Beijing - AFP
China's latest interest rate cut -- the fifth since November -- is not enough to reverse slowing growth in the world's second-largest economy, analysts say, urging authorities to embrace lower taxes and other more aggressive measures.
Increasing anxiety about weakness in China's economy, which is undergoing a difficult transition, has sent domestic and global financial markets into a tailspin and raised questions about the grip its Communist Party rulers have on policy.
China accounts for more than 13 percent of worldwide gross domestic product (GDP) and is the planet's biggest trader in goods, making the health of its economy key to global growth.
After the benchmark Shanghai stock index slid 22 percent over four days the People's Bank of China on Tuesday cut lending and deposit rates by 0.25 percentage points each, and banks' minimum reserve levels by 0.50 percentage points.
That took its lending rate to a record low 4.60 percent, which should make it easier for individuals, companies and local governments to borrow -- essential as China tries to wean its economy off exports and investment and move towards a consumer-driven model.
But four previous cuts since November have failed to add any sparkle and analysts said the impact of the latest adjustments would be limited without structural changes to accompany them.
China's state-controlled banks -- the vast majority of the official banking system -- prefer to lend to state-owned companies, denying access to funds for private firms, which are a more effective driver of growth.
The central bank needs to "make sure the money can go to the real economy", ANZ economist Liu Li-Gang told AFP.
ANZ said reforms to the bond market were also needed to ensure firms and authorities can issue debt more easily, giving them an alternative source of borrowing.
Economists at China International Capital Corporation said reducing taxes, especially for the corporate sector, could be a more efficient way to boost the economy and profitability by freeing up funds for productive investment.
Chinese infrastructure spending has primarily benefited state-owned companies where some of it has been squandered.
- 'Down the drain' -
The ruling Communist Party needs to ensure continued growth to create a steady flow of jobs and raise living standards in the world's most populous nation, a key element of its claim to legitimacy.
But GDP grew 7.4 percent last year, its worst for nearly a quarter of a century, and slowed further to 7.0 percent in both the first two quarters this year.
Official concerns about economic weakness go back to 2013, with authorities deploying what economists dubbed a "mini stimulus" including tax breaks for small companies, targeted infrastructure outlays and selected cuts to banks' minimum reserve levels.
But from November the pace picked up with more reserve reductions and interest rate cuts -- also designed to reduce high consumer saving rates and free up funds to replace investment as the country's economic driver.
Another target for reform is China's stock market, which has plummeted more than 40 percent since a spectacular debt-fuelled rally peaked in mid-June, with broad government interventions failing to halt the decline.
Analysts point out that its rise -- fuelled by enthusiastic but ill-informed "mom and pop" investors -- was not driven by fundamentals, and that the fall is similarly disconnected.
"The stock market is sliding, but the economy is not," the Global Times tabloid, which has close ties to the communist party, stressed in an editorial, while acknowledging that the falls had "made many people lose heart".
Despite the white-knuckle ride from the popping of the China bubble, which triggered huge losses on global markets, some hope the government's failure to prop up overvalued shares will teach authorities a valuable lesson.
ANZ's Liu described the two trillion yuan ($312 billion) they are estimated to have spent in efforts to support the market as "down the drain".
"If they had used it to support the real economy, China's economy would be much better now, so would the stock market," he told AFP.
- 'What it had to do' -
In theory, China still has ample room to reduce borrowing costs, unlike the major economies of the US, Japan and the eurozone, where rates are at or near zero.
But interest rate cuts put more downward pressure on China's yuan currency, which was devalued in a shock move earlier this month and which authorities have since promised will remain stable.
While that makes Chinese exports cheaper abroad, a potential economic boost, it also makes imports more expensive -- and raises competition worries for other countries' exporters.
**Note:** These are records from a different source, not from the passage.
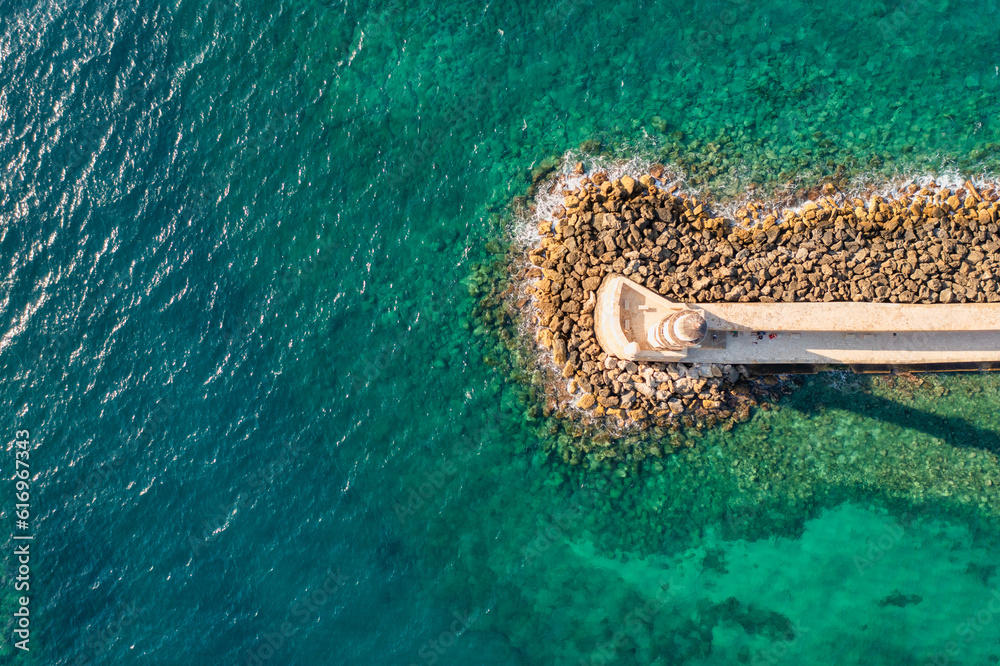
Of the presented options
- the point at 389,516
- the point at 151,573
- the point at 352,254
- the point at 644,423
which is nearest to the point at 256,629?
the point at 151,573

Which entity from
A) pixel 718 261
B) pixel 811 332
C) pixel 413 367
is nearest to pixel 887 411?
pixel 811 332

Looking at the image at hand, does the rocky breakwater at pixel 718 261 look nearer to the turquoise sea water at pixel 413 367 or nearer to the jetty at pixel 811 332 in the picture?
the jetty at pixel 811 332

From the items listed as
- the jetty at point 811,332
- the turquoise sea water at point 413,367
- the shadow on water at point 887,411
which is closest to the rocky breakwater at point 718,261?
the jetty at point 811,332

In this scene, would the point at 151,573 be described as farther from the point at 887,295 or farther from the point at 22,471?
the point at 887,295

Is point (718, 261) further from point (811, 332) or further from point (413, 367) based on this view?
point (413, 367)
US officials, for example, have long argued that the yuan is undervalued.
Yao Wei, Paris-based economist at Societe Generale, said in a note that the central bank "did what it had to do", but that the impact of the interest rate and bank reserve cuts would depend on whether authorities continue spending foreign reserves to defend the unit.
China may have used more of its reserves to prop up the currency since the August 11 devaluation than the almost 700 billion yuan of added liquidity expected from the bank reserve cut -- neutralising the impact.
The People's Bank of China should either defend the currency to the hilt or let it float freely, she said.
"The PBoC has to decide its currency strategy first."